Nationally, tracking systems for medical errors are so poor that it’s difficult to tell whether the situation is getting better or worse, said Dr. Brent James, the chief quality officer at Intermountain Healthcare in
Salt Lake City and a national authority on the topic.
“The vast majority of patient injuries are never detected,” James said.
He said the key to reducing errors is having protocols in place that can help avert common problems, such as drug overdoses. Some mistakes, including misplaced surgical devices, probably will continue to haunt hospitals.
“The ability to reduce that number to zero probably just isn’t realistic,” James said, adding that people shouldn’t lose faith in the system. “The benefits from care far outweigh the harm.”
UCSD Medical Center’s fine was spurred by an intern who left a guide wire in a catheter line. The staff had to perform a second surgery to remove it.
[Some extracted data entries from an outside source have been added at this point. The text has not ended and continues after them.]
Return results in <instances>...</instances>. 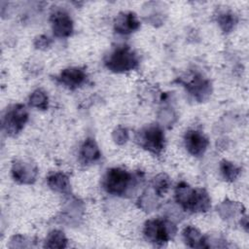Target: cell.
Wrapping results in <instances>:
<instances>
[{
  "label": "cell",
  "instance_id": "cell-1",
  "mask_svg": "<svg viewBox=\"0 0 249 249\" xmlns=\"http://www.w3.org/2000/svg\"><path fill=\"white\" fill-rule=\"evenodd\" d=\"M174 196L176 202L186 211L202 213L211 207L210 196L204 189H195L183 181L176 185Z\"/></svg>",
  "mask_w": 249,
  "mask_h": 249
},
{
  "label": "cell",
  "instance_id": "cell-2",
  "mask_svg": "<svg viewBox=\"0 0 249 249\" xmlns=\"http://www.w3.org/2000/svg\"><path fill=\"white\" fill-rule=\"evenodd\" d=\"M134 185L135 179L132 174L120 167L108 169L102 180L104 190L113 196L127 195Z\"/></svg>",
  "mask_w": 249,
  "mask_h": 249
},
{
  "label": "cell",
  "instance_id": "cell-3",
  "mask_svg": "<svg viewBox=\"0 0 249 249\" xmlns=\"http://www.w3.org/2000/svg\"><path fill=\"white\" fill-rule=\"evenodd\" d=\"M145 238L155 246L165 245L176 233V226L166 219H150L143 229Z\"/></svg>",
  "mask_w": 249,
  "mask_h": 249
},
{
  "label": "cell",
  "instance_id": "cell-4",
  "mask_svg": "<svg viewBox=\"0 0 249 249\" xmlns=\"http://www.w3.org/2000/svg\"><path fill=\"white\" fill-rule=\"evenodd\" d=\"M105 66L112 72L124 73L134 70L138 64V56L128 46L117 47L104 59Z\"/></svg>",
  "mask_w": 249,
  "mask_h": 249
},
{
  "label": "cell",
  "instance_id": "cell-5",
  "mask_svg": "<svg viewBox=\"0 0 249 249\" xmlns=\"http://www.w3.org/2000/svg\"><path fill=\"white\" fill-rule=\"evenodd\" d=\"M135 140L140 147L156 155H160L165 145L164 133L161 127L156 124H150L140 129L136 133Z\"/></svg>",
  "mask_w": 249,
  "mask_h": 249
},
{
  "label": "cell",
  "instance_id": "cell-6",
  "mask_svg": "<svg viewBox=\"0 0 249 249\" xmlns=\"http://www.w3.org/2000/svg\"><path fill=\"white\" fill-rule=\"evenodd\" d=\"M28 120V112L22 104H16L7 109L2 120V127L5 132L14 136L18 134Z\"/></svg>",
  "mask_w": 249,
  "mask_h": 249
},
{
  "label": "cell",
  "instance_id": "cell-7",
  "mask_svg": "<svg viewBox=\"0 0 249 249\" xmlns=\"http://www.w3.org/2000/svg\"><path fill=\"white\" fill-rule=\"evenodd\" d=\"M13 179L19 184H33L38 175V168L30 160H17L12 164Z\"/></svg>",
  "mask_w": 249,
  "mask_h": 249
},
{
  "label": "cell",
  "instance_id": "cell-8",
  "mask_svg": "<svg viewBox=\"0 0 249 249\" xmlns=\"http://www.w3.org/2000/svg\"><path fill=\"white\" fill-rule=\"evenodd\" d=\"M188 92L193 95V97L198 101L202 102L208 99L211 94L212 87L209 80L203 78L199 74H194L190 80L183 82Z\"/></svg>",
  "mask_w": 249,
  "mask_h": 249
},
{
  "label": "cell",
  "instance_id": "cell-9",
  "mask_svg": "<svg viewBox=\"0 0 249 249\" xmlns=\"http://www.w3.org/2000/svg\"><path fill=\"white\" fill-rule=\"evenodd\" d=\"M50 21L54 36L66 38L73 33V20L64 10H54L51 14Z\"/></svg>",
  "mask_w": 249,
  "mask_h": 249
},
{
  "label": "cell",
  "instance_id": "cell-10",
  "mask_svg": "<svg viewBox=\"0 0 249 249\" xmlns=\"http://www.w3.org/2000/svg\"><path fill=\"white\" fill-rule=\"evenodd\" d=\"M184 145L191 155L200 157L205 153L209 140L201 131L190 129L184 135Z\"/></svg>",
  "mask_w": 249,
  "mask_h": 249
},
{
  "label": "cell",
  "instance_id": "cell-11",
  "mask_svg": "<svg viewBox=\"0 0 249 249\" xmlns=\"http://www.w3.org/2000/svg\"><path fill=\"white\" fill-rule=\"evenodd\" d=\"M87 79L86 72L79 67L63 69L57 77V81L69 89H75L82 86Z\"/></svg>",
  "mask_w": 249,
  "mask_h": 249
},
{
  "label": "cell",
  "instance_id": "cell-12",
  "mask_svg": "<svg viewBox=\"0 0 249 249\" xmlns=\"http://www.w3.org/2000/svg\"><path fill=\"white\" fill-rule=\"evenodd\" d=\"M139 27L140 21L132 12H121L114 19L115 31L123 35L130 34Z\"/></svg>",
  "mask_w": 249,
  "mask_h": 249
},
{
  "label": "cell",
  "instance_id": "cell-13",
  "mask_svg": "<svg viewBox=\"0 0 249 249\" xmlns=\"http://www.w3.org/2000/svg\"><path fill=\"white\" fill-rule=\"evenodd\" d=\"M100 150L93 138H87L80 149V160L84 164H91L99 160Z\"/></svg>",
  "mask_w": 249,
  "mask_h": 249
},
{
  "label": "cell",
  "instance_id": "cell-14",
  "mask_svg": "<svg viewBox=\"0 0 249 249\" xmlns=\"http://www.w3.org/2000/svg\"><path fill=\"white\" fill-rule=\"evenodd\" d=\"M182 235L186 245L191 248H208L207 237L193 226L186 227Z\"/></svg>",
  "mask_w": 249,
  "mask_h": 249
},
{
  "label": "cell",
  "instance_id": "cell-15",
  "mask_svg": "<svg viewBox=\"0 0 249 249\" xmlns=\"http://www.w3.org/2000/svg\"><path fill=\"white\" fill-rule=\"evenodd\" d=\"M47 184L53 192L69 195L71 191V185L69 177L62 172H54L48 176Z\"/></svg>",
  "mask_w": 249,
  "mask_h": 249
},
{
  "label": "cell",
  "instance_id": "cell-16",
  "mask_svg": "<svg viewBox=\"0 0 249 249\" xmlns=\"http://www.w3.org/2000/svg\"><path fill=\"white\" fill-rule=\"evenodd\" d=\"M217 211L219 212L220 216L223 219H231L232 217H235L237 214H243L244 213V207L242 204L234 201H230L226 199L223 201L219 206H217Z\"/></svg>",
  "mask_w": 249,
  "mask_h": 249
},
{
  "label": "cell",
  "instance_id": "cell-17",
  "mask_svg": "<svg viewBox=\"0 0 249 249\" xmlns=\"http://www.w3.org/2000/svg\"><path fill=\"white\" fill-rule=\"evenodd\" d=\"M67 238L63 231L59 230L52 231L46 237L44 242L45 248H54V249H62L67 246Z\"/></svg>",
  "mask_w": 249,
  "mask_h": 249
},
{
  "label": "cell",
  "instance_id": "cell-18",
  "mask_svg": "<svg viewBox=\"0 0 249 249\" xmlns=\"http://www.w3.org/2000/svg\"><path fill=\"white\" fill-rule=\"evenodd\" d=\"M217 22L220 28L228 33L231 32L237 23V17L230 10H224L217 16Z\"/></svg>",
  "mask_w": 249,
  "mask_h": 249
},
{
  "label": "cell",
  "instance_id": "cell-19",
  "mask_svg": "<svg viewBox=\"0 0 249 249\" xmlns=\"http://www.w3.org/2000/svg\"><path fill=\"white\" fill-rule=\"evenodd\" d=\"M170 185L171 180L169 176L165 173H160L156 177H154L151 187L153 188V192L158 196H162L167 193Z\"/></svg>",
  "mask_w": 249,
  "mask_h": 249
},
{
  "label": "cell",
  "instance_id": "cell-20",
  "mask_svg": "<svg viewBox=\"0 0 249 249\" xmlns=\"http://www.w3.org/2000/svg\"><path fill=\"white\" fill-rule=\"evenodd\" d=\"M220 172L224 180L228 182H233L240 173V168L236 166L233 162L229 161L227 160H223L219 165Z\"/></svg>",
  "mask_w": 249,
  "mask_h": 249
},
{
  "label": "cell",
  "instance_id": "cell-21",
  "mask_svg": "<svg viewBox=\"0 0 249 249\" xmlns=\"http://www.w3.org/2000/svg\"><path fill=\"white\" fill-rule=\"evenodd\" d=\"M28 103L33 108H37L40 110H47L49 106V97L45 90L41 89H37L30 94Z\"/></svg>",
  "mask_w": 249,
  "mask_h": 249
},
{
  "label": "cell",
  "instance_id": "cell-22",
  "mask_svg": "<svg viewBox=\"0 0 249 249\" xmlns=\"http://www.w3.org/2000/svg\"><path fill=\"white\" fill-rule=\"evenodd\" d=\"M112 137H113V140L115 141L116 144L124 145L128 140L129 135H128V131L125 127L118 126L117 128L114 129V131L112 133Z\"/></svg>",
  "mask_w": 249,
  "mask_h": 249
},
{
  "label": "cell",
  "instance_id": "cell-23",
  "mask_svg": "<svg viewBox=\"0 0 249 249\" xmlns=\"http://www.w3.org/2000/svg\"><path fill=\"white\" fill-rule=\"evenodd\" d=\"M34 45H35V47H36L37 49L45 50V49H47V48L51 45V39H50L48 36L40 35L39 37H37V38L35 39Z\"/></svg>",
  "mask_w": 249,
  "mask_h": 249
}]
</instances>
The hospital’s officials refused to be interviewed about the case. In a statement, they expressed regret for the error and said they had worked with state regulators to develop a correction plan.
At Sharp Memorial, a similar problem occurred during a heart operation on a 69-year-old woman. Her blood pressure failed to stabilize after surgery, state records show. That prompted an X-ray that showed a sponge had been left inside her, and a second surgery was needed to remove it.
California fined Sharp Grossmont for starting surgery on the wrong side of a patient’s brain.
“The entire surgical team failed to recognize that the right side of (the patient’s) head had been incorrectly marked by (a surgeon),” state investigators said in a report.
“Clearly, a process that was well thought-out … was not executed properly,” said Nancy Pratt, chief quality officer for Sharp
Health Care. “It was a tragic circumstance.”
Pratt said no one was fired for the two incidents in her hospital network, where administrators have focused on preventive steps such as emphasizing that surgery markings must be made before patients enter the operating room. The earlier action allows for more checks.
“It’s never a single failure point that ends up in one of these events,” Pratt said.